*** ИСХОДНЫЙ ТЕКСТ

Вернулись с мамой к себе в Витебск. Дом наш был разбит, но бабушка нас ждала… Приютила нас всех еврейская семья, двое очень больных и очень добрых стариков. Мы все время боялись за них, потому что в городе везде развешивали объявления о том, что евреи должны явиться в гетто, мы просили, чтобы они никуда не выходили из дома. Однажды нас не было… Я с сестрой где-то играла, а мама тоже куда-то ушла… И бабушка… Когда вернулись, обнаружили записочку, что хозяева ушли в гетто, потому что боятся за нас, нам надо жить, а они – старые. По городу развесили приказы: русские должны сдавать евреев в гетто, если знают, где они скрываются. Иначе тожерасстрел.

Прочитали эту записочку и побежали с сестрой к Двине, моста в том месте не было, в гетто людей перевозили на лодках. Берег оцепили немцы. На наших глазах загружали лодки стариками, детьми, на катере дотаскивали до середины реки и лодку опрокидывали. Мы искали, наших стариков не было. Видели, как села в лодку семья – муж, жена и двое детей, когда лодку перевернули, взрослые сразу пошли ко дну, а дети все время всплывали. Фашисты, смеясь, били их веслами. Они ударят их в одном месте, те всплывают в другом, догоняют и снова бьют. А они не тонули, как мячики…

Стояла такая тишина, а может, у меня заложило уши, и мне казалось, что было тихо, все замерло. Вдруг среди этой тишины раздался смех… Какой-то молодой, утробный смех… Рядом стояли молодые немцы, наблюдая все это, они смеялись. Я не помню, как пришли мы с сестрой домой, как я ее дотащила. Тогда, видно, очень быстро взрослели дети, ей было три года, она все понимала, она молчала и не плакала.

******

УСЛОВИЯ ЗАДАНИЙ
[1] Процитируйте из рассказа о Витебске отрывок, который начинается словами «Вернулись с мамой» и заканчивается словами «скрываются. Иначе тожерасстрел.».
[2] Соответствуют ли рассказу о Витебске утверждения (a), (b) и (c)? На каждое ответьте «да» или «нет» и приведите решающие слова рассказа дословно.
(a) Вернувшись в Витебск, семья застала свой дом целым.
(b) Старики-хозяева ушли в гетто, оставив записку.
(c) Сестре в то время было пять лет.
[3] Продолжите рассказ о Витебске после его последнего предложения.
Приведённые далее строки здесь никакой роли не играют.

*** РАЗДЕЛ ДАННЫХ

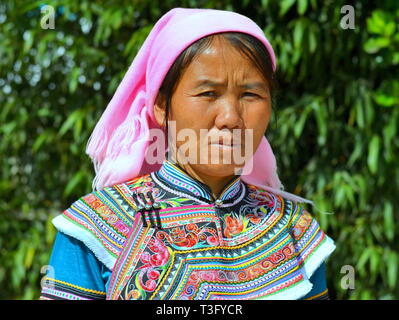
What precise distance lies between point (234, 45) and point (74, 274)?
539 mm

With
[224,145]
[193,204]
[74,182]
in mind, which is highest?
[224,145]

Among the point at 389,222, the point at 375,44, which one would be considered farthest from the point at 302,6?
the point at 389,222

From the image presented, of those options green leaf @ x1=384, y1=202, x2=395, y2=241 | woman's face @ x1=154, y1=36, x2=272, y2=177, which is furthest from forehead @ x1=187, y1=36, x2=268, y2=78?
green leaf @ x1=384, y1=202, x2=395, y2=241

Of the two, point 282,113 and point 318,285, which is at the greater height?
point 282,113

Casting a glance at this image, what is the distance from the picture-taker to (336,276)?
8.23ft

******
*** РАЗДЕЛ ДАННЫХ

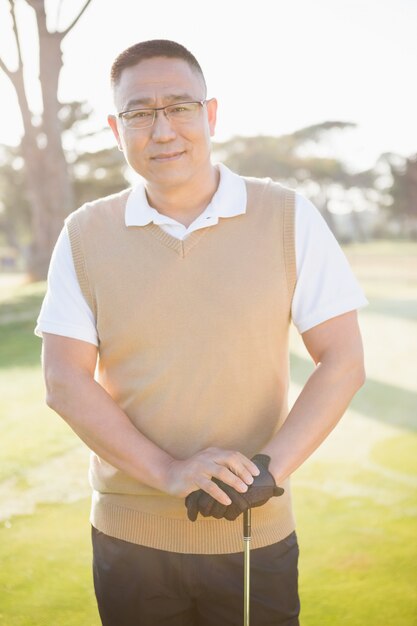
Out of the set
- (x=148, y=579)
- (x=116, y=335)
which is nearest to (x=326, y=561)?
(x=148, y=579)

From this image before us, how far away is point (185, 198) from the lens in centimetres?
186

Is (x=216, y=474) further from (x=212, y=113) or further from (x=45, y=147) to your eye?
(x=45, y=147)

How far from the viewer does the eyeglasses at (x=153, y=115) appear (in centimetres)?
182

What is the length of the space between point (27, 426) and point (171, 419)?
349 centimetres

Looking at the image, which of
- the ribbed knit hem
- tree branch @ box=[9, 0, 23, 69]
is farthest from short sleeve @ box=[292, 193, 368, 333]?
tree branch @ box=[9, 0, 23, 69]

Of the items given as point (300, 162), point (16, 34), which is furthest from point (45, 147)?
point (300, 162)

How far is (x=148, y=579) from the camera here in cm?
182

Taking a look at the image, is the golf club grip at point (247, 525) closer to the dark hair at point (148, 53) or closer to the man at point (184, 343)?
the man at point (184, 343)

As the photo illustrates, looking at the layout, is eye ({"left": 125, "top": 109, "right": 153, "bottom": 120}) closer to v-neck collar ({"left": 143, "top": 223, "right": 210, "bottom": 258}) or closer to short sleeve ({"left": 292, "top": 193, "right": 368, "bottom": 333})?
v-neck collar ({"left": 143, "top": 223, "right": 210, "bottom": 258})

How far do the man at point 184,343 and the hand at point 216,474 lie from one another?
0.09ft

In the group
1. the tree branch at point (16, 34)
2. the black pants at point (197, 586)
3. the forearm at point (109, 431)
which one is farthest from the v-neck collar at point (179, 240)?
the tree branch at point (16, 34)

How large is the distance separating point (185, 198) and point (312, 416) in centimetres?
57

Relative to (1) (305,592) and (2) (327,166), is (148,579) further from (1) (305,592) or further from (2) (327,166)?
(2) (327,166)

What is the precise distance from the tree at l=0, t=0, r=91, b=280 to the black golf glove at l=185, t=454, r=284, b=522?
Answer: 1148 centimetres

******
*** РАЗДЕЛ ДАННЫХ

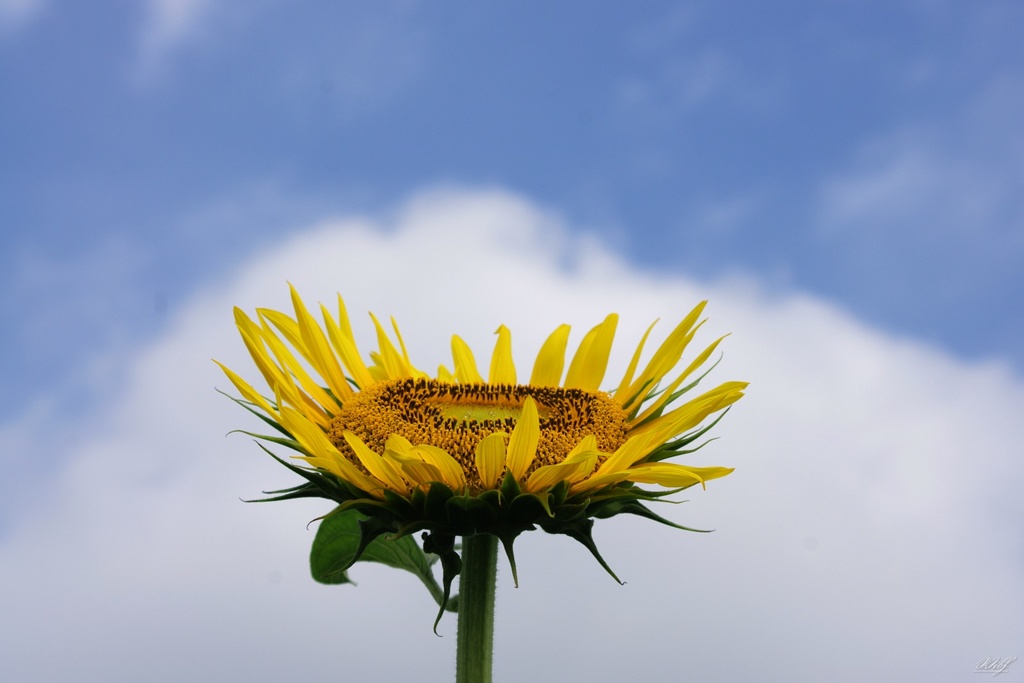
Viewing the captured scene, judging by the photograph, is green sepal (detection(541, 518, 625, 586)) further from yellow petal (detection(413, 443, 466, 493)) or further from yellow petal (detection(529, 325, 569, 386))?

******

ОТВЕТЫ
[1]
Вернулись с мамой к себе в Витебск. Дом наш был разбит, но бабушка нас ждала… Приютила нас всех еврейская семья, двое очень больных и очень добрых стариков. Мы все время боялись за них, потому что в городе везде развешивали объявления о том, что евреи должны явиться в гетто, мы просили, чтобы они никуда не выходили из дома. Однажды нас не было… Я с сестрой где-то играла, а мама тоже куда-то ушла… И бабушка… Когда вернулись, обнаружили записочку, что хозяева ушли в гетто, потому что боятся за нас, нам надо жить, а они – старые. По городу развесили приказы: русские должны сдавать евреев в гетто, если знают, где они скрываются. Иначе тожерасстрел.

[2]
(a) Нет: «Дом наш был разбит».
(b) Да: «обнаружили записочку, что хозяева ушли в гетто».
(c) Нет: «ей было три года».

[3]
Я боялась ходить по улицам, и как-то спокойнее себя чувствовала, когда ходила по развалинам. Одной ночью в дом ворвались немцы и начали нас расталкивать. Поднимать. Я спала с сестрой, мама с бабушкой. Выгнали всех на улицу, не дали ничего с собой взять, а это было начало зимы, погрузили на машины и повезли к поезду.

Алитус – так назывался литовский город, в котором мы оказались через несколько недель. На станции построили в шеренги и повели, по дороге мы встретили литовцев. Они, вероятно, знали, куда нас ведут, одна женщина подошла к маме и говорит: «Вас ведут в лагерь смерти, дайте мне свою девочку, я ее спасу. Если останетесь живы, найдете». Сестра была красивенькая, все ее жалели. Но какая мать отдаст своего ребенка?

В лагере у нас сразу забрали бабушку. Сказали, что стариков переводят в другой барак. Мы ждали, что бабушка даст о себе знать, но она исчезла. Потом откуда-то стало известно, что всех стариков в первые же дни отправили в газовую камеру. Следом за бабушкой однажды утром увели сестру. Перед этим несколько немцев ходили по бараку и переписывали детей, выбирали красивых, обязательно беленьких. У сестры были белые кудри и голубые глаза. Записывали не всех, именно таких. Меня не взяли, я была черненькая. Немцы гладили сестру по головке, она им очень нравилась.

Сестру уводили с утра, а возвращали вечером. С каждым днем она таяла. Мама ее расспрашивала, но она ничего не рассказывала. Или их напугали, или им что-то там давали, какие-нибудь таблетки, но она ничего не помнила. Потом мы узнали, что у них брали кровь. Крови, видно, брали много, через несколько месяцев сестра умерла. Она умерла утром, когда пришли снова за детьми, она уже была мертвая.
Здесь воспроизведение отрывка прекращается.